### 目的 1
抜粋テキストでは、runtime.txtに書くpythonのバージョンは何ですか。

++++ 抜粋テキスト

3つのファイルは、デプロイしたいアプリがどんな環境下で、どんなプロセスで、どんなコマンドによって実行可能なのかをherokuに伝える役割があります。
Procfile
アプリのプロセスタイプと、実行したいコマンドをherokuに教えるファイルです。
今回のプロセスタイプはweb
、コマンドはpython atomosbot
なので、以下のように記述してアプリのルートディレクトリに設置します。
web: python atomosbot
runtime.txt
アプリを実行するpython
のバージョンを書きます。今回の場合は、
python-3.8.13
となります。
requirements.txt
アプリに用いたライブラリと、そのバージョンをセットで記載します。今回の場合は以下のような感じです。
Flask==2.1.1
line-bot-sdk==2.2.1
plotly==5.6.0
kaleido==0.2.1
beautifulsoup4==4.10.0
🌦 導入方法
実装が完了したため、アプリケーションとして導入する手順に入ります。
LINE上でBotが利用できるまでに必要な手順は主に5つです。

++++++++
++++ データ一覧

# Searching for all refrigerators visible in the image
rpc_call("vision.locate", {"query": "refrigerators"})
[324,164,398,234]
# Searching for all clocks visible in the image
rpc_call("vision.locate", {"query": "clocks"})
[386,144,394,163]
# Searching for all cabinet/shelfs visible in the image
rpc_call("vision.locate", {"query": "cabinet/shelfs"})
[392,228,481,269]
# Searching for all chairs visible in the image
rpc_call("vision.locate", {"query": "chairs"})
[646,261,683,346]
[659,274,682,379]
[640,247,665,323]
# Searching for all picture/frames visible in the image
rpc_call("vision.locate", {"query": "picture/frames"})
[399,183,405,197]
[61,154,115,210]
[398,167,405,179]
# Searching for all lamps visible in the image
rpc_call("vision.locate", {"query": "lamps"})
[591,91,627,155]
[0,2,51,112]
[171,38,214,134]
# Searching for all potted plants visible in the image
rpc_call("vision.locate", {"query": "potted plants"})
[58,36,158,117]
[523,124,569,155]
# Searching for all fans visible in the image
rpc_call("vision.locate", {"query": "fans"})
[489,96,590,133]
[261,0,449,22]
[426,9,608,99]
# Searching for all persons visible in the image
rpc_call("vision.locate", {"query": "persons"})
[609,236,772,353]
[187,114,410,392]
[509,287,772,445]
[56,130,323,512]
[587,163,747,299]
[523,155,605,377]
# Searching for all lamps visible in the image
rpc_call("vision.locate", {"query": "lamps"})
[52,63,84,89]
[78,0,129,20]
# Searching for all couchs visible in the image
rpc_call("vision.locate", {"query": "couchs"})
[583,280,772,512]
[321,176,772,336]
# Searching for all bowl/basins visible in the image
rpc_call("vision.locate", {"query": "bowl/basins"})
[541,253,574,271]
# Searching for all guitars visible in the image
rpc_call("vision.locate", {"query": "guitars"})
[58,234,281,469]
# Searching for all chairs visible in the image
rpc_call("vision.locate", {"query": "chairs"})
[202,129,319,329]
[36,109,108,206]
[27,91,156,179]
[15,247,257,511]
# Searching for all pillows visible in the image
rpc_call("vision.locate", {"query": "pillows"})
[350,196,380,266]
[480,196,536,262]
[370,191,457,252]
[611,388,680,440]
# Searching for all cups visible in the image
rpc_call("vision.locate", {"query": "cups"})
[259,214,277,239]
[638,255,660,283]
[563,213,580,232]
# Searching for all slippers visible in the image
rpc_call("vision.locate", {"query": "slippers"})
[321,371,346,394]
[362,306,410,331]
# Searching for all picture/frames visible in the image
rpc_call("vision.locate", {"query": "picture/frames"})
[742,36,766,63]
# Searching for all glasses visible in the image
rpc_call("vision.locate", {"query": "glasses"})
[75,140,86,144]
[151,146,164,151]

++++++++

### 目的 2
記録のうち「# Searching for all glasses」を含む行から記録の最終行までを、両端を含めてそのまま繰り返してください。

### 解答 1
python-3.8.13

### 解答 2
# Searching for all glasses visible in the image
rpc_call("vision.locate", {"query": "glasses"})
[75,140,86,144]
[151,146,164,151]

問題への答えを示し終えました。